● **Input records**:

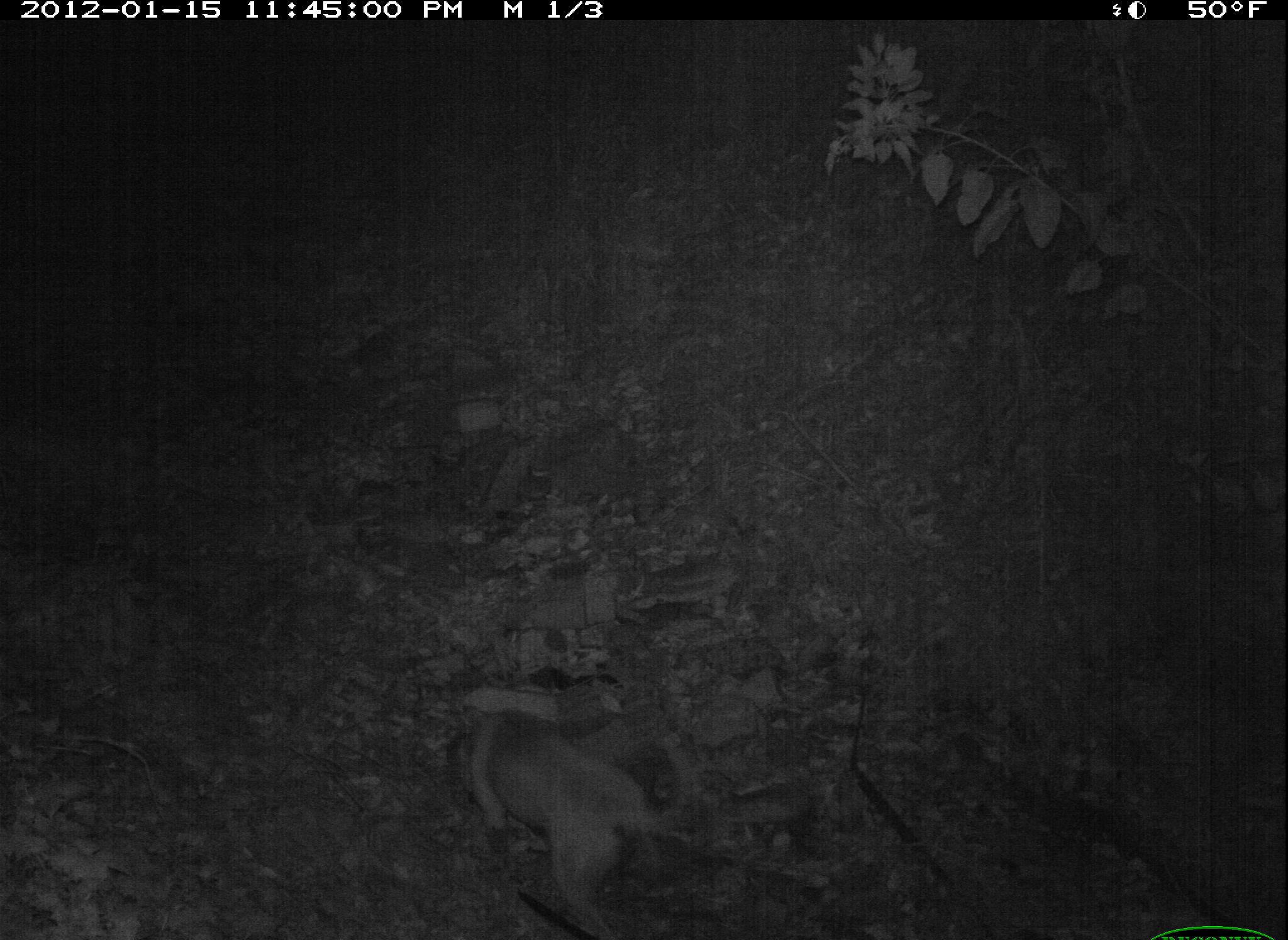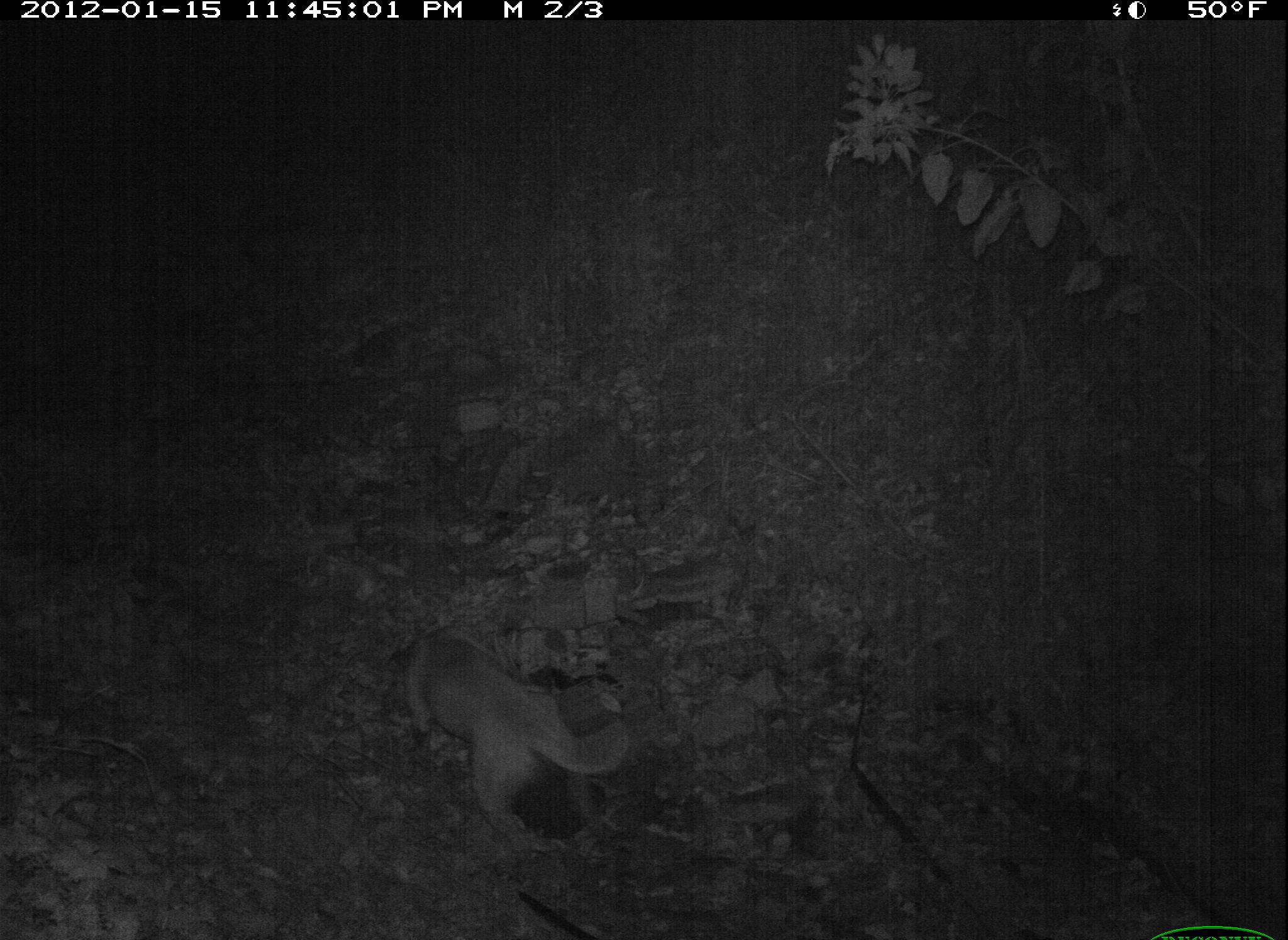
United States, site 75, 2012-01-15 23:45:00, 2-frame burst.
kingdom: Animalia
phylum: Chordata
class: Mammalia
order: Carnivora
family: Canidae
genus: Canis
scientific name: Canis familiaris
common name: domestic dog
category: dog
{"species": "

● **Exercise brief**: The job is to return the listing above exactly, minus its pictures.

● **Exercise solution**:
United States, site 75, 2012-01-15 23:45:00, 2-frame burst.
kingdom: Animalia
phylum: Chordata
class: Mammalia
order: Carnivora
family: Canidae
genus: Canis
scientific name: Canis familiaris
common name: domestic dog
category: dog
{"species": "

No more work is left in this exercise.